Volksmarching can be a lot of fun. Volksmarches follow a circular route starting and ending at the same clubhouse, tent or community center. At the clubhouse you register, pay the tour fee, collect a trophy, eat, drink and meet people.

The customary sign-up fee is 2-3 euros. At the beginning of the volksmarch, a registration or start card may be purchased for IVV credit and walk insurance on the trail. This start card is stamped at the control points along the route. If a person wants a trophy, the charge is usually an additional 5-6 euros. For registration, go to the table marked Gruppenmeldung or group-registration. People who are not yet registered and want to get an award afterward may go to the table marked Nachmeldungen or late registration.

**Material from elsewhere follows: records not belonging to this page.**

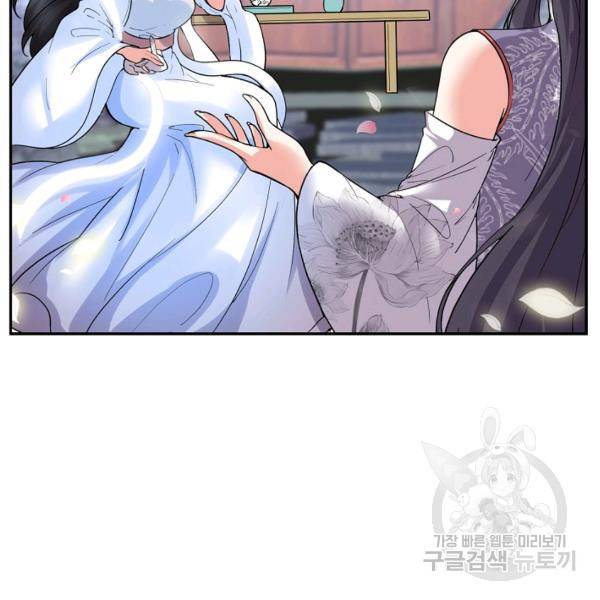 사기당해서 신선이 되었습니다 109화 15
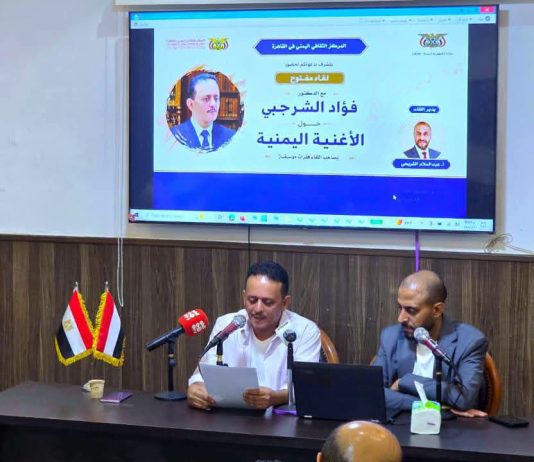 الأغنية اليمنية في قلب القاهرة.. لقاء ثقافي يستعيد مسيرة الفن والهوية مع فؤاد الشرجبي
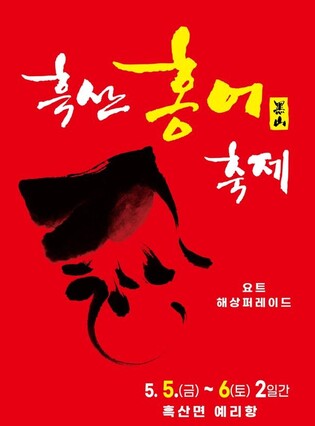 신안 흑산도 홍어축제, 내달 5일 개최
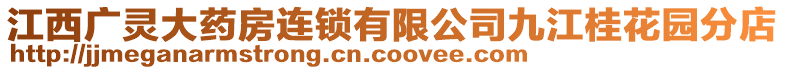 江西廣靈大藥房連鎖有限公司九江桂花園分店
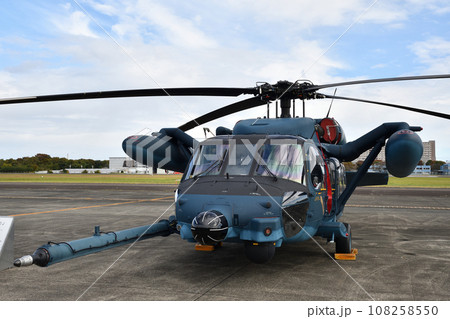 UH-60J UH-60J 108258550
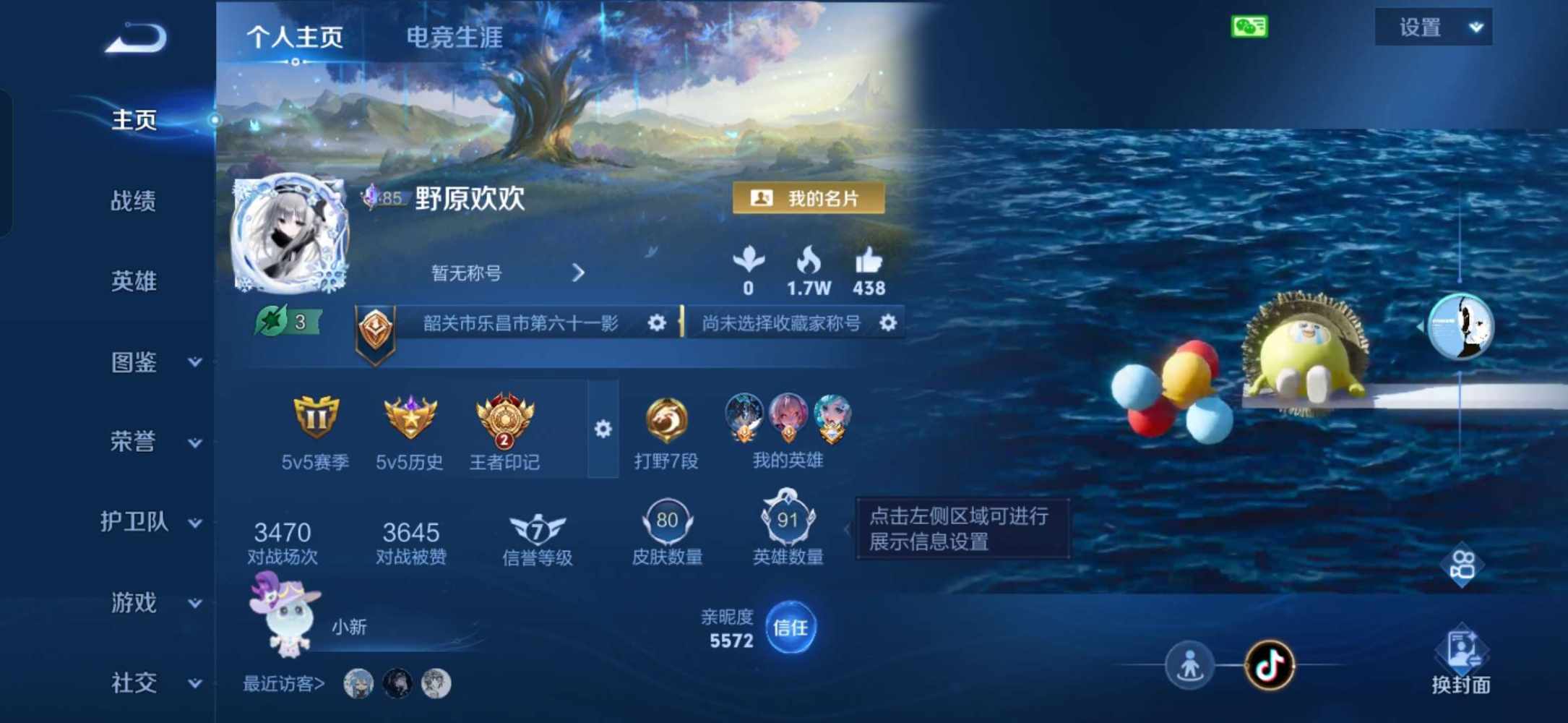 王者荣耀图片1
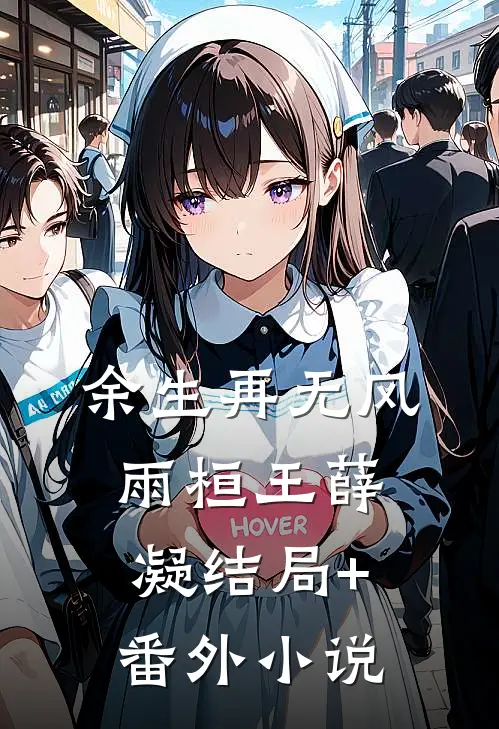 余生再无风雨桓王薛凝结局+番外小说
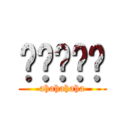 심심핟ㄱᆞ (ahahahaha)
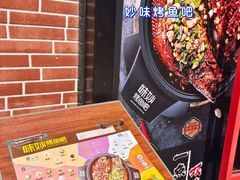 -味妙烤鱼吧(回龙观店)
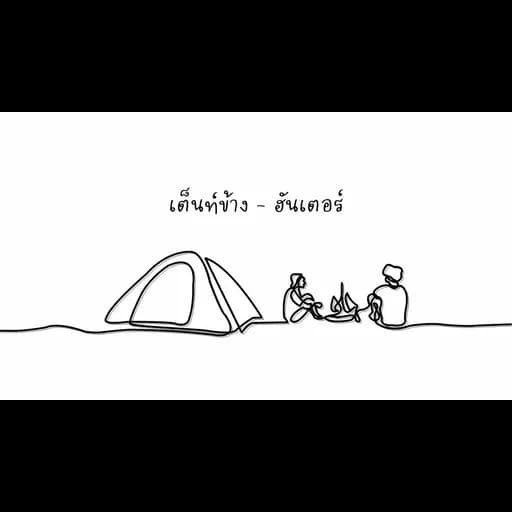 เต็นท์ข้าง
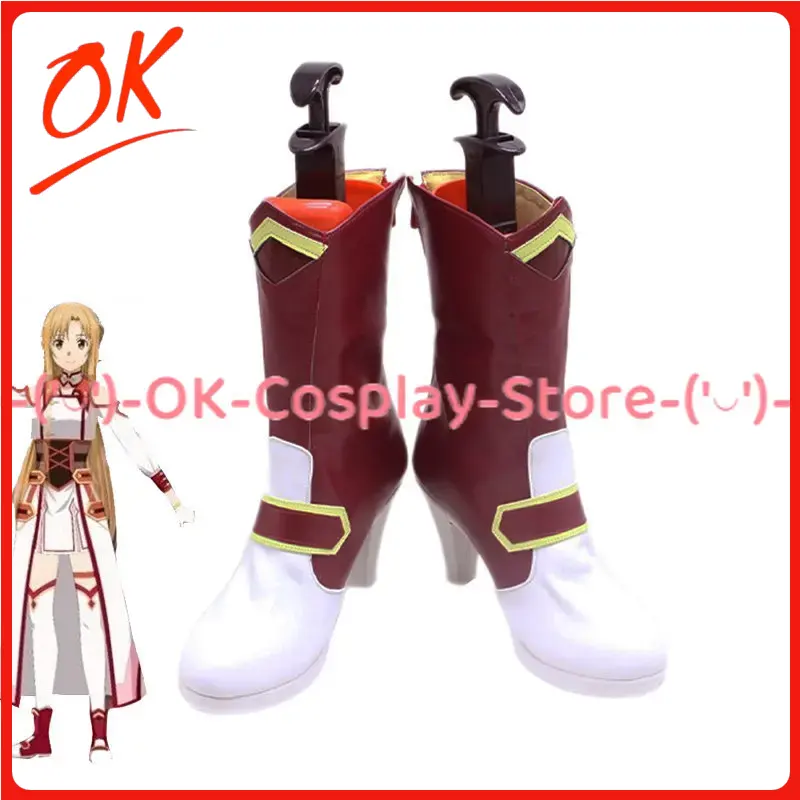 Party Games Online - [Aangepaste maat] Sword Art Online Asuna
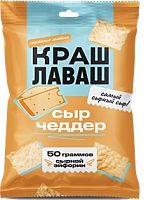 Чипсы из лаваша "Краш Лаваш" Сыр Чеддер 50гр*24шт 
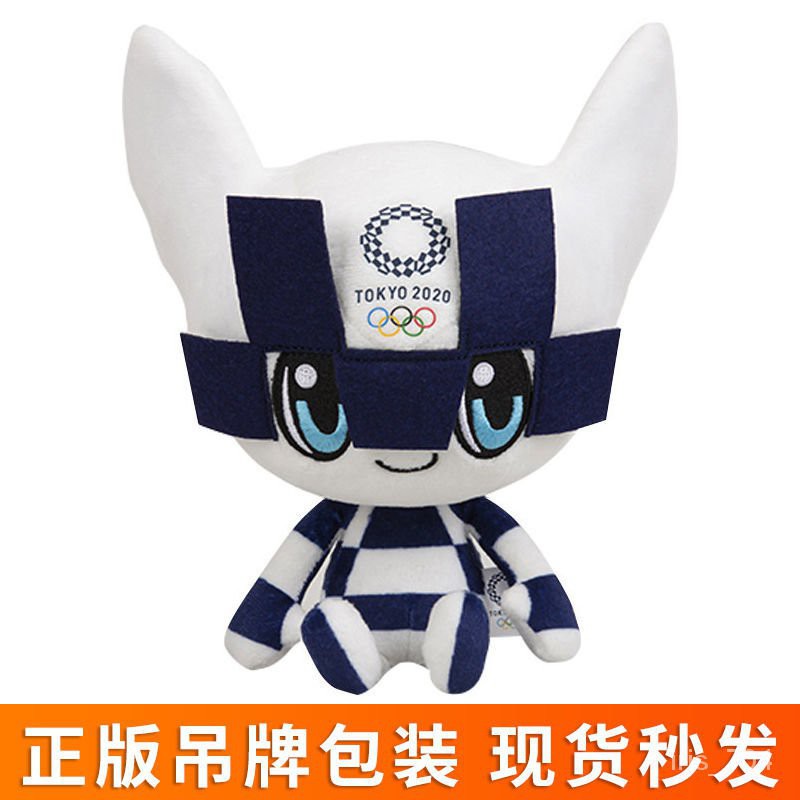 優選好貨 2020東京奧運會吉祥物毛絨玩具公仔miraitowa日本奧運紀念品娃娃 Vlgl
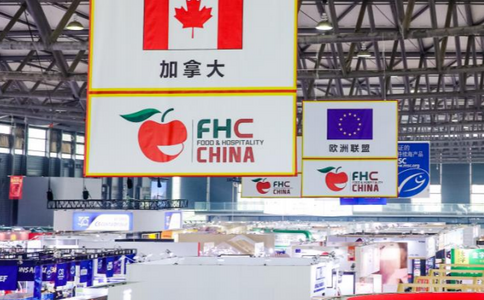 2023上海环球食品展览会FHC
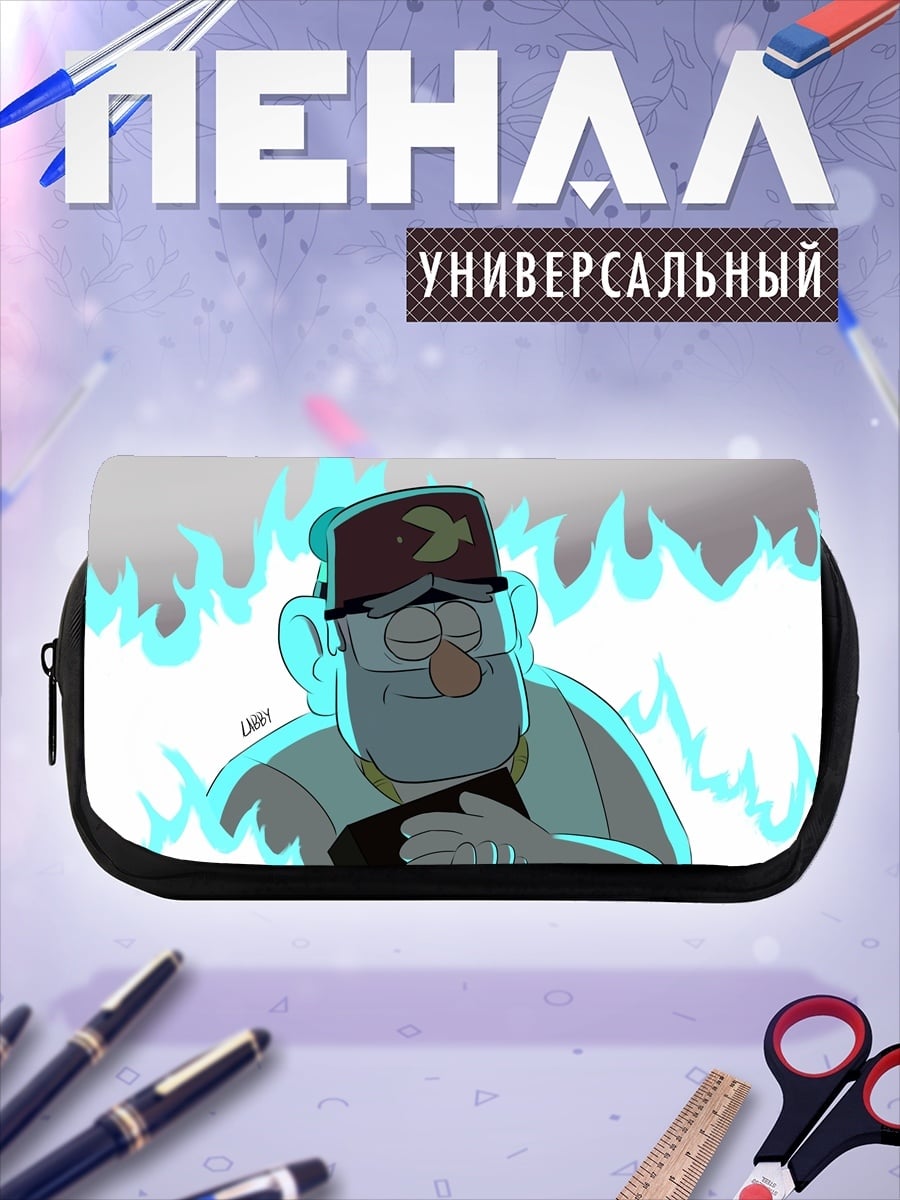 Пенал-косметичка Дядя Стэн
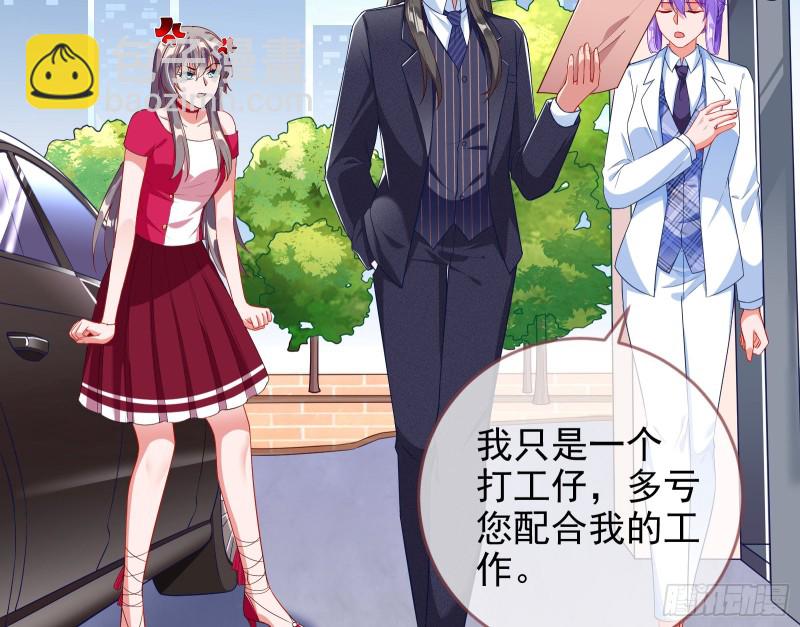 三人行18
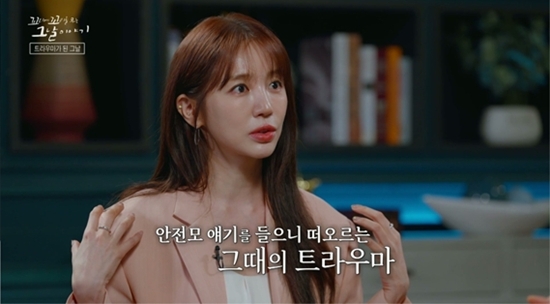 Yoon Eun Hye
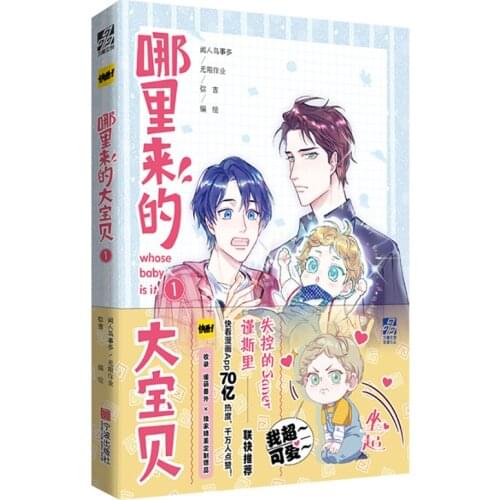 NaLiLaiDeDaBaoBei1, Chinese comics, works by Yi Yun, actor with a baby，hilarious comics，youthful vitality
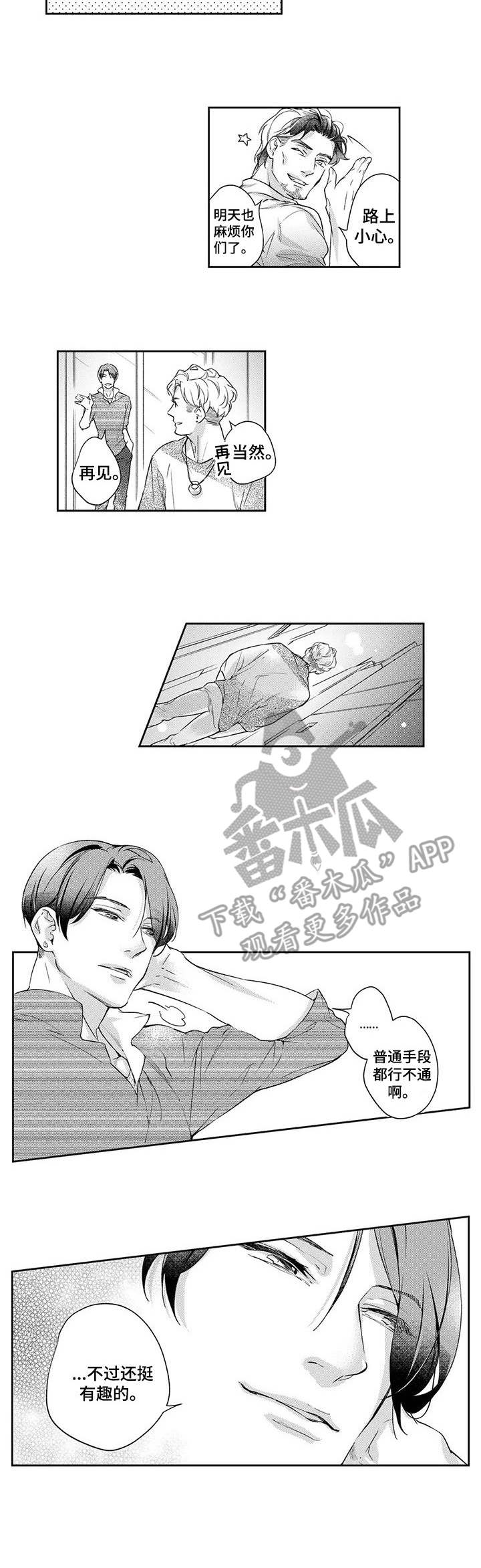 幕间舞者漫画,第14章：练习2图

Volksmarchers are always on marked, public paths accessible to anybody.
The hikes are almost always through woods and fields. The first checkpoint is usually three or four kilometers into the course where the card is stamped for the second time. Also, where refreshments are available for purchase.

It's usually after the first checkpoint that the course is split into either 10- or 20- kilometer trails. There will be another checkpoint on the course that is exclusively for 20-kilometer hikers, and the two trails generally merge once more before the final checkpoint. Sometimes, there are also longer distances such as 42, 100 or more kilometers for more experienced walkers.

After having the card stamped at checkpoints, show it to club officials who present the trophies. Common trophies include medals, plaques, beer mugs, wine glasses, wine pitchers, pewter or china plates, each reflecting the particular hike.

By now the starting area point looks like a festival. Usually local club members or people from the town offer home-made cake and coffee. Bratwurst and beverage stands are also available at most places.

It isn't difficult for anyone in Germany to take part in a volksmarch. There are more than 2,000 sport clubs across the country and nearly all of them organize at least one volksmarch each year. These club events are usually held Saturdays and Sundays, as well as on holidays all year round.

The Eifel Wanderers of Spangdahlem are a sanctioned club under the IVV/DVV and are willing to help teach people the ins and outs of volksmarching. Information on the club and on upcoming volksmarches is posted on the Spangdahlem fitness center bulletin board. Upcoming volksmarches will also be announced in The Saber Herald.